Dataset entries
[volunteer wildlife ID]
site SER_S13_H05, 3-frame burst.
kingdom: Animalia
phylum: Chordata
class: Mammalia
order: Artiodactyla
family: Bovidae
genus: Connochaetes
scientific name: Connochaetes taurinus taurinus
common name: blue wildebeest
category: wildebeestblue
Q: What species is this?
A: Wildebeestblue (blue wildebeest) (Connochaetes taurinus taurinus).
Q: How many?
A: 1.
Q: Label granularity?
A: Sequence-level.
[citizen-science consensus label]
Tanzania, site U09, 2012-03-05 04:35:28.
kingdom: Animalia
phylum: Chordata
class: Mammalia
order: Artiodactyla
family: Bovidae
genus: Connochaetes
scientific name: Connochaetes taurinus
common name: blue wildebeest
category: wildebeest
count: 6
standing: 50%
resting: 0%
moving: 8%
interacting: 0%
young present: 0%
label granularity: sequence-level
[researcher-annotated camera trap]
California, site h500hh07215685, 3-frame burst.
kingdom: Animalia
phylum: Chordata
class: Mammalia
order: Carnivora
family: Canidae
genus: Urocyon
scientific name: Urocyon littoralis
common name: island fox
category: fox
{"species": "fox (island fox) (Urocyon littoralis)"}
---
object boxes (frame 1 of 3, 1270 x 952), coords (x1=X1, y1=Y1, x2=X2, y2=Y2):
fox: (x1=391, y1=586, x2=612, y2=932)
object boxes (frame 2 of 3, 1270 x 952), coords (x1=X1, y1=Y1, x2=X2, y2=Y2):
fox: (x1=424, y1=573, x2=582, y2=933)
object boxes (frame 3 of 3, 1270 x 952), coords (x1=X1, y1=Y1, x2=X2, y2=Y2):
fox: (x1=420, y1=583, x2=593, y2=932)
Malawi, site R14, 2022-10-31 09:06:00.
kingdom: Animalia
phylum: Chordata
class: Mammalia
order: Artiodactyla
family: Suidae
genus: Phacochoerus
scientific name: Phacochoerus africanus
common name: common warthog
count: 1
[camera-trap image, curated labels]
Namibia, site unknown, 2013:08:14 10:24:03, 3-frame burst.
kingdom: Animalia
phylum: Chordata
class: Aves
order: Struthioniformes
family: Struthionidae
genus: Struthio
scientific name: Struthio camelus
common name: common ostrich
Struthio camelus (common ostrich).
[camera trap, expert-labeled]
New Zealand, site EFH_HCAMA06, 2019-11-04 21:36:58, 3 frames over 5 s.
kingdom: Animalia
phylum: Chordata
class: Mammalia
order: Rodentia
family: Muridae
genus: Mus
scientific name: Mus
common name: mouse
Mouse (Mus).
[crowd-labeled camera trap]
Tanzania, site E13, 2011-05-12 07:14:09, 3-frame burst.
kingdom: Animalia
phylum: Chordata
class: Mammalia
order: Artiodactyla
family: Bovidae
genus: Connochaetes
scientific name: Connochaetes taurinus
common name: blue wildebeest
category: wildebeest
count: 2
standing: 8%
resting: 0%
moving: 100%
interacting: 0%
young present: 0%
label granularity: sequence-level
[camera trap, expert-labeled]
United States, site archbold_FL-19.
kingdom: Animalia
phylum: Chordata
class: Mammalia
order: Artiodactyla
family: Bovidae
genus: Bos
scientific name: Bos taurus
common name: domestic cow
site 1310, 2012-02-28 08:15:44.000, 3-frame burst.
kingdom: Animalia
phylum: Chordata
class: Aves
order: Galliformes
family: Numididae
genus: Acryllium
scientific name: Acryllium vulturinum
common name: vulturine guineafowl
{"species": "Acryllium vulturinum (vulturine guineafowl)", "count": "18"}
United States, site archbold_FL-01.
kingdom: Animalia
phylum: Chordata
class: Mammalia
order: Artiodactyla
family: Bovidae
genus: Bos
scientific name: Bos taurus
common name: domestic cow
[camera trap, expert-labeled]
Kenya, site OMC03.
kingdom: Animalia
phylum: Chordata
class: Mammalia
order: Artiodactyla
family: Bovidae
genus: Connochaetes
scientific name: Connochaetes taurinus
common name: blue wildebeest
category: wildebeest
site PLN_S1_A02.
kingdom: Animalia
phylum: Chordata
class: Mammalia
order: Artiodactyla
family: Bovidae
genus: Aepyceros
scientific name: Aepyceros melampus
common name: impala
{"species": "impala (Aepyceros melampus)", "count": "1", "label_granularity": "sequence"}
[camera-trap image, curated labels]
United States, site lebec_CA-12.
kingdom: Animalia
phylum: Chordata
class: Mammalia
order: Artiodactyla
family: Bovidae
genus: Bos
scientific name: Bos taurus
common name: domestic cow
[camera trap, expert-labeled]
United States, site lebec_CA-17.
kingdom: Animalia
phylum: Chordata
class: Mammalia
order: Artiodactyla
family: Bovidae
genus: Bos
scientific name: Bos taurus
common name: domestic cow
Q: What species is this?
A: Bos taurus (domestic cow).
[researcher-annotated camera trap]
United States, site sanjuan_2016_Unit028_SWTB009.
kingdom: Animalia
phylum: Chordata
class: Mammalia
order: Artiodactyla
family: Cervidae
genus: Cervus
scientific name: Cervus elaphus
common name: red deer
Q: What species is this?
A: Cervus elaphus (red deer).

## WORK INSTRUCTION
Extract all the entries word for word.

## REPLY TO THE EXERCISE
[volunteer wildlife ID]
site SER_S13_H05, 3-frame burst.
kingdom: Animalia
phylum: Chordata
class: Mammalia
order: Artiodactyla
family: Bovidae
genus: Connochaetes
scientific name: Connochaetes taurinus taurinus
common name: blue wildebeest
category: wildebeestblue
Q: What species is this?
A: Wildebeestblue (blue wildebeest) (Connochaetes taurinus taurinus).
Q: How many?
A: 1.
Q: Label granularity?
A: Sequence-level.
[citizen-science consensus label]
Tanzania, site U09, 2012-03-05 04:35:28.
kingdom: Animalia
phylum: Chordata
class: Mammalia
order: Artiodactyla
family: Bovidae
genus: Connochaetes
scientific name: Connochaetes taurinus
common name: blue wildebeest
category: wildebeest
count: 6
standing: 50%
resting: 0%
moving: 8%
interacting: 0%
young present: 0%
label granularity: sequence-level
[researcher-annotated camera trap]
California, site h500hh07215685, 3-frame burst.
kingdom: Animalia
phylum: Chordata
class: Mammalia
order: Carnivora
family: Canidae
genus: Urocyon
scientific name: Urocyon littoralis
common name: island fox
category: fox
{"species": "fox (island fox) (Urocyon littoralis)"}
---
object boxes (frame 1 of 3, 1270 x 952), coords (x1=X1, y1=Y1, x2=X2, y2=Y2):
fox: (x1=391, y1=586, x2=612, y2=932)
object boxes (frame 2 of 3, 1270 x 952), coords (x1=X1, y1=Y1, x2=X2, y2=Y2):
fox: (x1=424, y1=573, x2=582, y2=933)
object boxes (frame 3 of 3, 1270 x 952), coords (x1=X1, y1=Y1, x2=X2, y2=Y2):
fox: (x1=420, y1=583, x2=593, y2=932)
Malawi, site R14, 2022-10-31 09:06:00.
kingdom: Animalia
phylum: Chordata
class: Mammalia
order: Artiodactyla
family: Suidae
genus: Phacochoerus
scientific name: Phacochoerus africanus
common name: common warthog
count: 1
[camera-trap image, curated labels]
Namibia, site unknown, 2013:08:14 10:24:03, 3-frame burst.
kingdom: Animalia
phylum: Chordata
class: Aves
order: Struthioniformes
family: Struthionidae
genus: Struthio
scientific name: Struthio camelus
common name: common ostrich
Struthio camelus (common ostrich).
[camera trap, expert-labeled]
New Zealand, site EFH_HCAMA06, 2019-11-04 21:36:58, 3 frames over 5 s.
kingdom: Animalia
phylum: Chordata
class: Mammalia
order: Rodentia
family: Muridae
genus: Mus
scientific name: Mus
common name: mouse
Mouse (Mus).
[crowd-labeled camera trap]
Tanzania, site E13, 2011-05-12 07:14:09, 3-frame burst.
kingdom: Animalia
phylum: Chordata
class: Mammalia
order: Artiodactyla
family: Bovidae
genus: Connochaetes
scientific name: Connochaetes taurinus
common name: blue wildebeest
category: wildebeest
count: 2
standing: 8%
resting: 0%
moving: 100%
interacting: 0%
young present: 0%
label granularity: sequence-level
[camera trap, expert-labeled]
United States, site archbold_FL-19.
kingdom: Animalia
phylum: Chordata
class: Mammalia
order: Artiodactyla
family: Bovidae
genus: Bos
scientific name: Bos taurus
common name: domestic cow
site 1310, 2012-02-28 08:15:44.000, 3-frame burst.
kingdom: Animalia
phylum: Chordata
class: Aves
order: Galliformes
family: Numididae
genus: Acryllium
scientific name: Acryllium vulturinum
common name: vulturine guineafowl
{"species": "Acryllium vulturinum (vulturine guineafowl)", "count": "18"}
United States, site archbold_FL-01.
kingdom: Animalia
phylum: Chordata
class: Mammalia
order: Artiodactyla
family: Bovidae
genus: Bos
scientific name: Bos taurus
common name: domestic cow
[camera trap, expert-labeled]
Kenya, site OMC03.
kingdom: Animalia
phylum: Chordata
class: Mammalia
order: Artiodactyla
family: Bovidae
genus: Connochaetes
scientific name: Connochaetes taurinus
common name: blue wildebeest
category: wildebeest
site PLN_S1_A02.
kingdom: Animalia
phylum: Chordata
class: Mammalia
order: Artiodactyla
family: Bovidae
genus: Aepyceros
scientific name: Aepyceros melampus
common name: impala
{"species": "impala (Aepyceros melampus)", "count": "1", "label_granularity": "sequence"}
[camera-trap image, curated labels]
United States, site lebec_CA-12.
kingdom: Animalia
phylum: Chordata
class: Mammalia
order: Artiodactyla
family: Bovidae
genus: Bos
scientific name: Bos taurus
common name: domestic cow
[camera trap, expert-labeled]
United States, site lebec_CA-17.
kingdom: Animalia
phylum: Chordata
class: Mammalia
order: Artiodactyla
family: Bovidae
genus: Bos
scientific name: Bos taurus
common name: domestic cow
Q: What species is this?
A: Bos taurus (domestic cow).
[researcher-annotated camera trap]
United States, site sanjuan_2016_Unit028_SWTB009.
kingdom: Animalia
phylum: Chordata
class: Mammalia
order: Artiodactyla
family: Cervidae
genus: Cervus
scientific name: Cervus elaphus
common name: red deer
Q: What species is this?
A: Cervus elaphus (red deer).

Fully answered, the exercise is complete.